▶ _TASK TO CARRY OUT_: In one to three sentences, explain why the Sacred Heart School history says the school halted its classes from 1941 to 1946.

▶ _GIVEN TEXT_:
++++++++
Sacred Heart National Secondary School (; ), commonly known as Sacred Heart Secondary School (), or Sacred Heart School (SHS), is a missionary secondary school in Sibu, a town in an East Malaysia state, Sarawak.

History

The school under the Catholic Mission (1902-1953)
In 1902, the school was founded by Father A. Hopfgartner, born on 5 January 1874, suffered a stroke and died on 15 May 1949. A clock tower and bronze plaque were erected in his memory on the school premises. The school was moved a two storied building at Lanand Road by 1905. The lower floor was used as classrooms, and the upper floor is used as hostels. In 1907, the school was transferred to Mission Road. The following year Father Hopfgarther was replaced by Father Vincent Halder, the longest serving principal of the school. In 1928, Standard Four (now Primary Six) was introduced followed by the introduction of Standard Five (now Form One) in the next year. The school has classes up to Standard Seven (now Form Three) and the number of pupils had reached 300. In Father Halder's final year as Principal, Chinese was added to the school curriculum and a Chinese department was added. After his death, Father Halder was succeeded by Rev. John Vos, who was succeeded by Rev. James Buis in 1938.

Japanese Occupation during World War II
From 1941 to 1946, the school ended its classes because of the Japanese Occupation during the World War II. Half of the School was destroyed by the bomb raid of the Australian Forces.
++++++++
▶ _SUPPLIED INFORMATION_:

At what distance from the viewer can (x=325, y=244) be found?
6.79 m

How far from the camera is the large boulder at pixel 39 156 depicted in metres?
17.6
++++++++
▶ _COMPLETE OUTPUT_: The school ended its classes from 1941 to 1946 because of the Japanese Occupation during World War II.